Transcribe, exactly as they appear, only the lines from the one holding "kingdom: Animalia" through the end of the entries below.

Saved data entries:
⟨

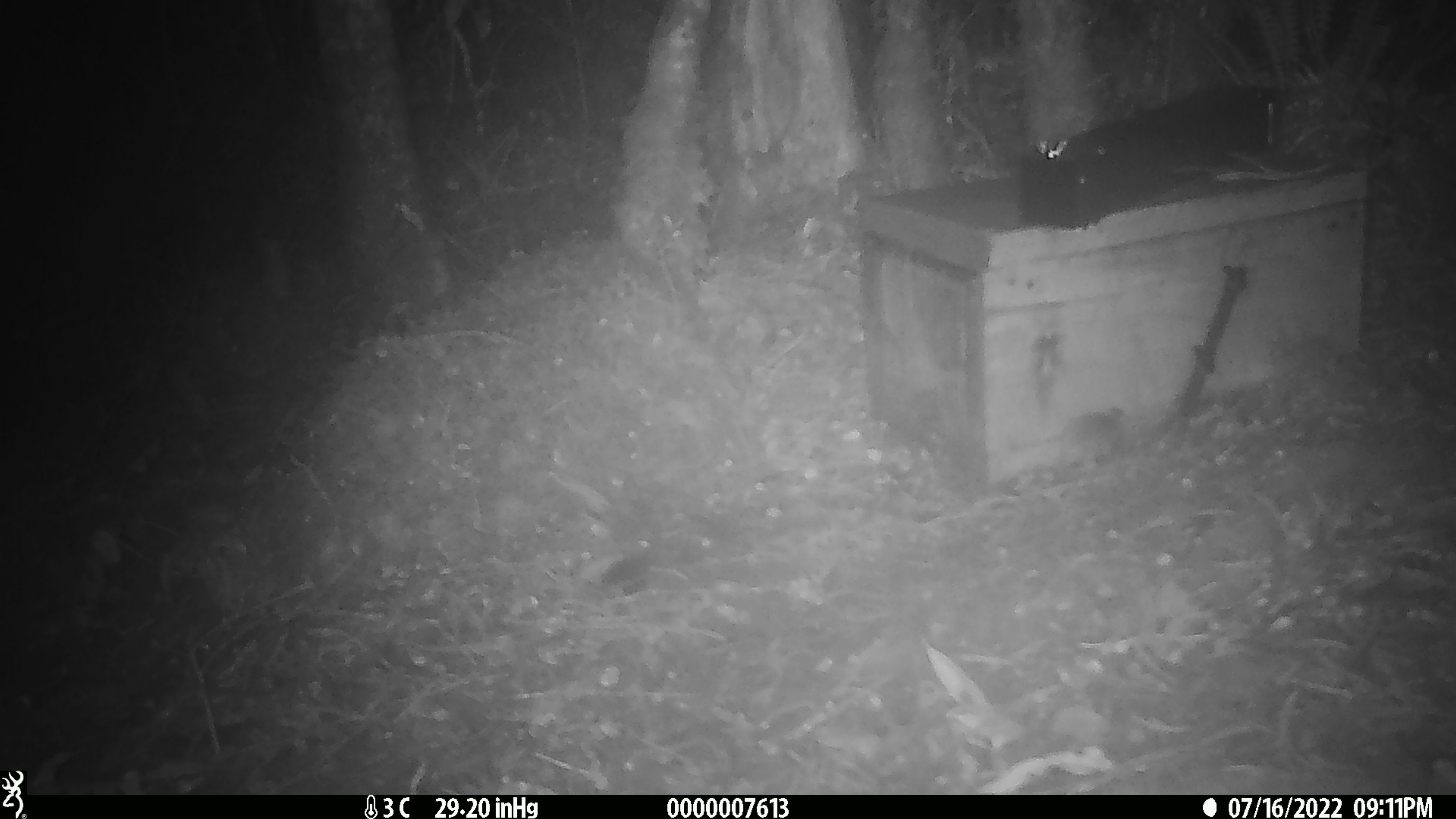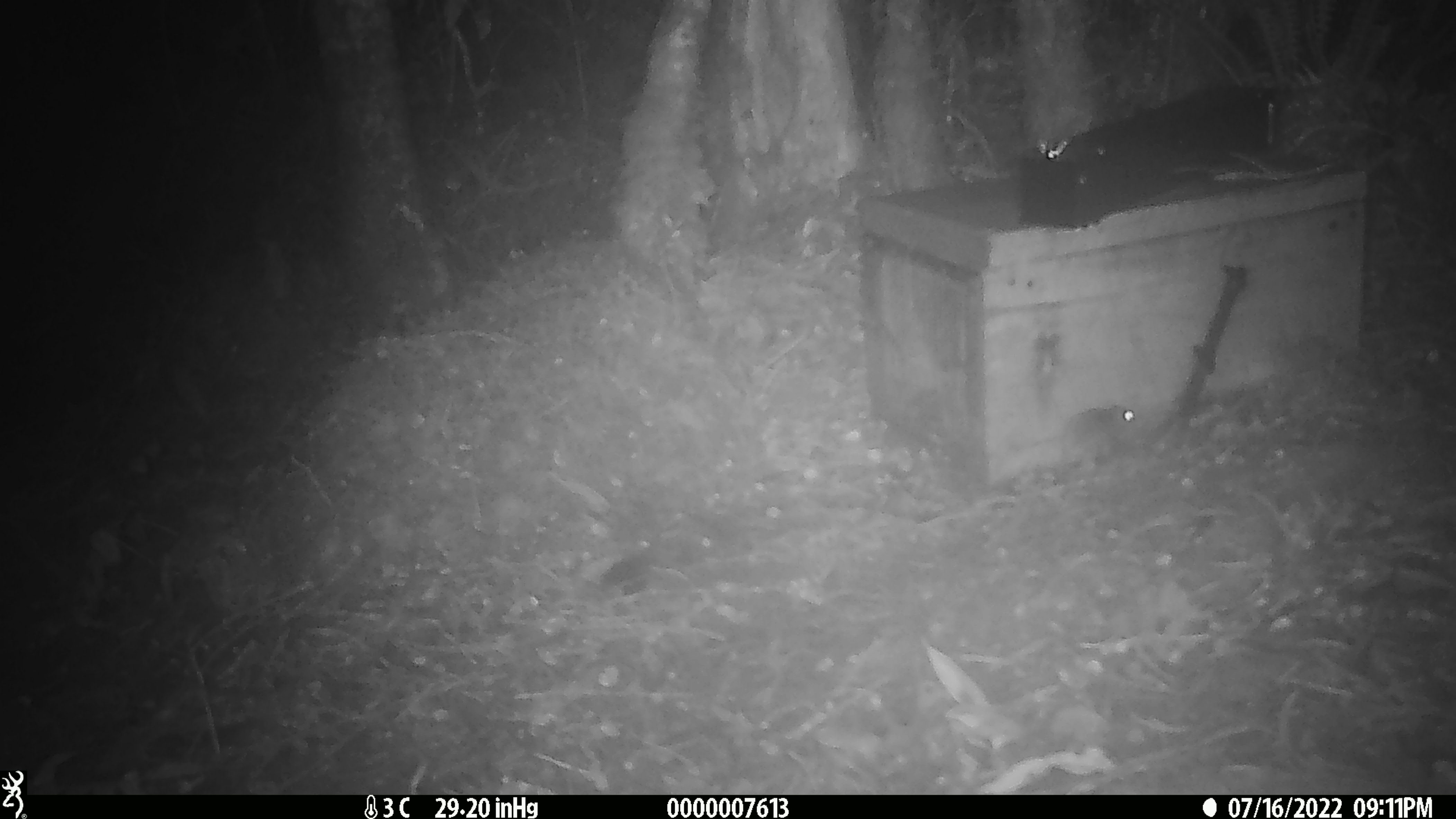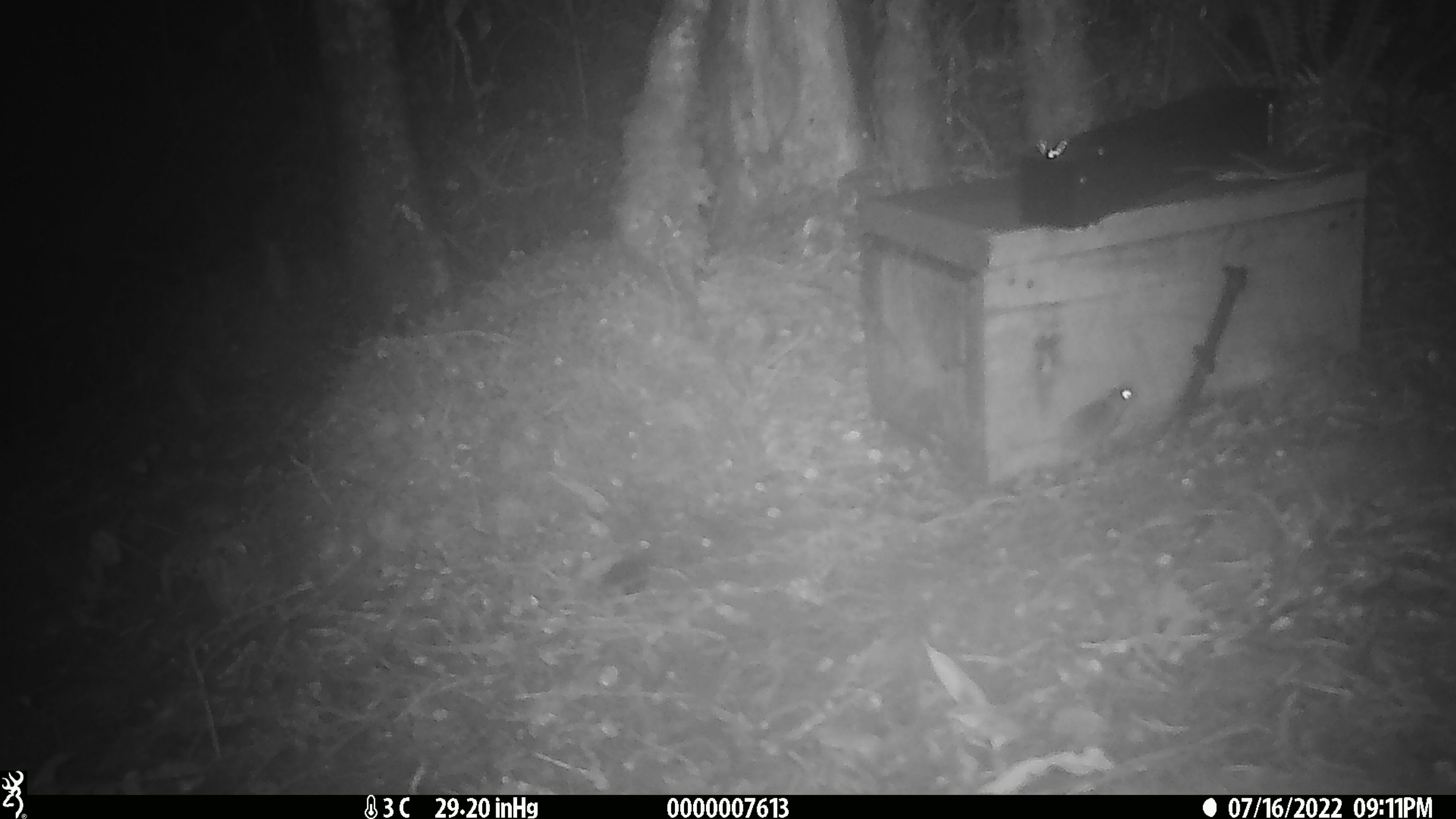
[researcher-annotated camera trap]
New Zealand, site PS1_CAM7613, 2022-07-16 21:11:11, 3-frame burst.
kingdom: Animalia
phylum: Chordata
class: Mammalia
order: Rodentia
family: Muridae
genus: Mus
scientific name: Mus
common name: mouse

⟩

▶ [Exercise solution]:
kingdom: Animalia
phylum: Chordata
class: Mammalia
order: Rodentia
family: Muridae
genus: Mus
scientific name: Mus
common name: mouse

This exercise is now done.